Laurie Fleming stays at home with his mother – does the flowers beautifully – Is it now the unmarried son who does this?
In the church one of the servers appears with startlingly golden hair – curls falling over his eyes give him an air of sickly Victorian piety.
To Bob Smith in Ibodan
40 Brooksville Avenue
21 October 1960
Dearest Bob,
This morning I had the proofs of my new book which is called No Fond Return of Love, the title they made me have instead of A Thankless Task. My heart sinks rather as I open the book and begin reading – who can enjoy it? I wonder. Why isn’t it much better? Then I look over some of the bits I like to cheer me up. Hazel is going to correct the proofs for me. They say it will come out in the spring.
Love,
Barbara
St Valentine’s Day. In the flower shop at Ludgate Circus – a queue of people – but they are all women!
[This is the first letter to Philip Larkin, who had written to suggest that he might write a review article about her next novel when it was published.]
40 Brooksville Avenue
1 March 1961
Dear Mr Larkin,
Thank you very much for your letter. I was very pleased and flattered to think that you should have had the idea of writing an essay on my books and am grateful to you for telling me about it, even though it was too late to do it. Perhaps, if you still feel like doing it, I could let you know when my next is ready – (so far only four chapters written). It will be my seventh which seems a significant number.
N.F.R.L. (originally called A Thankless Task!) has had a better reception than I thought it would have, and your letter certainly encourages me to go on.
Yours sincerely,
Barbara Pym
1 March. Soup, jelly and bread and butter – that’s not much of a meal for a man I think as I sit in the Kardomah.
8 March. Sophia finds an exquisite piece of claw sheath, like mother of pearl, in the cat’s basket.
11 April 1961. Rome. Fr John Francis Gordon knocks back a Tio Pepe at the bar while we wait to be called for our flight. He also buys up all the little bottles of brandy on the plane – but he is nice (and Irish). Many nuns waiting at Leonardo da Vinci airport waving handkerchiefs and with bunches of flowers to welcome back a Mother Superior – we are surrounded by them. Near the hotel an illuminated sign shines continuously in the night BANCO SANTO SPIRITO (on a par with TAKE COURAGE).

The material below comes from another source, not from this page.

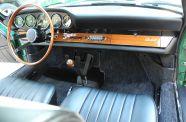 1966 Porsche 911 Coupe View 26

Rome I.A.I. Meeting [meeting of the I. A.I. Executive Council]. Lunch at Roxy Cinema Café (which is very good) then I had a short siesta while Ailsa went to the Officers’ Meeting. The first Reunion was at 6. A strange collection of people most of them carrying or wearing raincoats. I felt like Prudence, overdressed in cream Courtelle and a pink and white striped carnation from the spray sent to us by the Tourist Bureau. Then we all moved over to the Ritz for the ‘informal reunion’ – walls covered with pleated silk, gold plush sofas and chairs, pictures of Roman emperors – a strange decor. Plenty of drinks and canapés. Then a very slow dinner at the Hotel Sporting with DF, Evelyn Forde, Kenneth Robinson and Ailsa. Afterwards for a drink in the bar at the underground station – v. draughty, loud juke box. The Chairman [Gouverneur Mueller] is seen approaching – a bored figure in a Homburg hat, his luggage being carried. He joins us. A strange setting altogether.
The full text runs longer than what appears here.